> _EXTRACT PROVIDED_

·····

None of this was luck. I took the other job because there was an obvious way to make this happen.

The method I’m about to lay out is intended for analysts and engineers. It’s not the only way to pull an end run around the MBA requirement, but it’s a great match with our unique abilities and passions.

Don’t Play Their Game

How do you beat Bobby Fischer, the chess grand master?

Play him in anything but chess.

The admission process for an elite MBA program is biased towards candidates with strong social skills who are coming from Finance and Business backgrounds. They are then groomed through a two year process which polishes their social skills, broadens their perspective, and expands their social network.

MBA’s are the kings and queens of being “broadly” developed and well rounded.

So be what they aren’t: deep.

This isn’t sneering. It is humanly impossible to be truly broad and deep; there’s just not enough time. You either know a little about many things or a lot about a specialty. Pick one and own it.

Hunt for High Value (Technical) Muck

No matter how many PowerPoints are unleashed in the boardroom, the performance of a businesses ultimately dictated by processes and technology. Either the machine works or it doesn’t.

Be alert for messy tasks with a high impact on business performance. Especially ones which require technical skills or advanced training.

These play to your strengths.

·····

> _REQUIRED TASK_
Copy out the passage about getting around the MBA requirement word for word, from its first line to its last. Nothing in the records is needed for this work.

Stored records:
·····

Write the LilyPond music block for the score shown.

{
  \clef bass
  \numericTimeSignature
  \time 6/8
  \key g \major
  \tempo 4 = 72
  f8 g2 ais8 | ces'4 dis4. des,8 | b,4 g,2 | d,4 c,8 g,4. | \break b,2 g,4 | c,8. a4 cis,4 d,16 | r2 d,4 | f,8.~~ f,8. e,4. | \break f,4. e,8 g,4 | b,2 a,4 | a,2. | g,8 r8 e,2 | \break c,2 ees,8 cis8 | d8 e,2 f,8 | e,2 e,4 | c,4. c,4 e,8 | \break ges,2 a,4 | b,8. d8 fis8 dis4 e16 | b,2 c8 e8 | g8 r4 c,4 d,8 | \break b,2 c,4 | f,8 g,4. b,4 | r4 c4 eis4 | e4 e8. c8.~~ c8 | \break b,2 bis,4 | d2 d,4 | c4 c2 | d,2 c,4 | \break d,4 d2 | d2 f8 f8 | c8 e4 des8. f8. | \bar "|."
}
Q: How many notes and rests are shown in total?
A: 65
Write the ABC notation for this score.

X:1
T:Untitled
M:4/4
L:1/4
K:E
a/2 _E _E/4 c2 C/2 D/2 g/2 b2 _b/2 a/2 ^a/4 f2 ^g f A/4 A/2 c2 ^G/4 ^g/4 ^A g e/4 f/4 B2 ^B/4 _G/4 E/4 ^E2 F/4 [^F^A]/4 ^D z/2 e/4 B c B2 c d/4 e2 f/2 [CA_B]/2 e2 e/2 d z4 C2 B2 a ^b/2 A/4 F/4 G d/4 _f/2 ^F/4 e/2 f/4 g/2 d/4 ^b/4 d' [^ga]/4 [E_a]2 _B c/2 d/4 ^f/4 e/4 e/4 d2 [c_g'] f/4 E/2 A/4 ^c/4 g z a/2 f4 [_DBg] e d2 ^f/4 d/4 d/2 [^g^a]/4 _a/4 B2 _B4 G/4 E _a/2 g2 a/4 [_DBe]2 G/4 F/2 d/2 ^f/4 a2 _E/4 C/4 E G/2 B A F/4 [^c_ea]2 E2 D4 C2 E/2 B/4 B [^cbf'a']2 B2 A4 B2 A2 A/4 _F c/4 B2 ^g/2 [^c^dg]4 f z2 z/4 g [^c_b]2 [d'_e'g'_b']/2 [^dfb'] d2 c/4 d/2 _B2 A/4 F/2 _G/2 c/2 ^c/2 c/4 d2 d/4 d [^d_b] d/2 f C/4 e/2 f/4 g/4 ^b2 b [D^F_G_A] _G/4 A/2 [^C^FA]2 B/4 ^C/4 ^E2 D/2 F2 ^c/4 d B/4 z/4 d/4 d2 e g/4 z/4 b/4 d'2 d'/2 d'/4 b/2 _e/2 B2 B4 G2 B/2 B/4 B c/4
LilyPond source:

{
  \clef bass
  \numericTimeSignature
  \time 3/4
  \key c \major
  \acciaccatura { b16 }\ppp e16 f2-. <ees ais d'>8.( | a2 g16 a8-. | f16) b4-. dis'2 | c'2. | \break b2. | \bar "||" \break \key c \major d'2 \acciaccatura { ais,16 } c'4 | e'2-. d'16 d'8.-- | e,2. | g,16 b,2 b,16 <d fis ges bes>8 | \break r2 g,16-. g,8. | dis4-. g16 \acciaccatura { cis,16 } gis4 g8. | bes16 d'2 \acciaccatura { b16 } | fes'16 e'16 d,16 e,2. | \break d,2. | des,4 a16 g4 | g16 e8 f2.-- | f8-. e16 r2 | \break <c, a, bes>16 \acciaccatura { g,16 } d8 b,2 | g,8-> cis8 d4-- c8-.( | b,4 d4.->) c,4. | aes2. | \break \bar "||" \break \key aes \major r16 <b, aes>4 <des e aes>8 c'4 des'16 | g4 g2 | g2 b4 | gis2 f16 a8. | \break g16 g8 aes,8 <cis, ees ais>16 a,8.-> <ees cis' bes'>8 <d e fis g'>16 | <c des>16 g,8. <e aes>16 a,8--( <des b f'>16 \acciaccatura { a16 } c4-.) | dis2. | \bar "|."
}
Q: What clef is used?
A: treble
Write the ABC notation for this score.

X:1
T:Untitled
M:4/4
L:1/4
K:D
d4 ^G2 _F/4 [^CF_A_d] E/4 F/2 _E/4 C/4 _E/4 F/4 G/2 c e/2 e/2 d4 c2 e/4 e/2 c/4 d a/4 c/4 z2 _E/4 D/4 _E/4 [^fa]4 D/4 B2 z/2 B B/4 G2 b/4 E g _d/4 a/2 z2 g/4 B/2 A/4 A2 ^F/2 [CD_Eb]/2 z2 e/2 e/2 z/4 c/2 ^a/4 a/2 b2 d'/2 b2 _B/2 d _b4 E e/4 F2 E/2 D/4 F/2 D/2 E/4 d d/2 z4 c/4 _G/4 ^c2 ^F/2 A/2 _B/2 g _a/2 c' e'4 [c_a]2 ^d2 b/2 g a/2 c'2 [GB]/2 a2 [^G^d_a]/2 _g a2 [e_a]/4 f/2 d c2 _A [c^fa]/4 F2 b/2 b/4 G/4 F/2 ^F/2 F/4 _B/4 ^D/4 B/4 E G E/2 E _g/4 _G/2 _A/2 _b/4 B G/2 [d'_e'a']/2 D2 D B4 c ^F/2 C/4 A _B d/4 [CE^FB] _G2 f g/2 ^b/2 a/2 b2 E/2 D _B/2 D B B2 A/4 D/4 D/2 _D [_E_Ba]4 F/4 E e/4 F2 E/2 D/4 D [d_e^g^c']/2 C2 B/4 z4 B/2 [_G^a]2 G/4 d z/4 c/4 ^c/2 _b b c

·····

> _SOLVED PROBLEM_
None of this was luck. I took the other job because there was an obvious way to make this happen.

The method I’m about to lay out is intended for analysts and engineers. It’s not the only way to pull an end run around the MBA requirement, but it’s a great match with our unique abilities and passions.

Don’t Play Their Game

How do you beat Bobby Fischer, the chess grand master?

Play him in anything but chess.

The admission process for an elite MBA program is biased towards candidates with strong social skills who are coming from Finance and Business backgrounds. They are then groomed through a two year process which polishes their social skills, broadens their perspective, and expands their social network.

MBA’s are the kings and queens of being “broadly” developed and well rounded.

So be what they aren’t: deep.

This isn’t sneering. It is humanly impossible to be truly broad and deep; there’s just not enough time. You either know a little about many things or a lot about a specialty. Pick one and own it.

Hunt for High Value (Technical) Muck

No matter how many PowerPoints are unleashed in the boardroom, the performance of a businesses ultimately dictated by processes and technology. Either the machine works or it doesn’t.

Be alert for messy tasks with a high impact on business performance. Especially ones which require technical skills or advanced training.

These play to your strengths.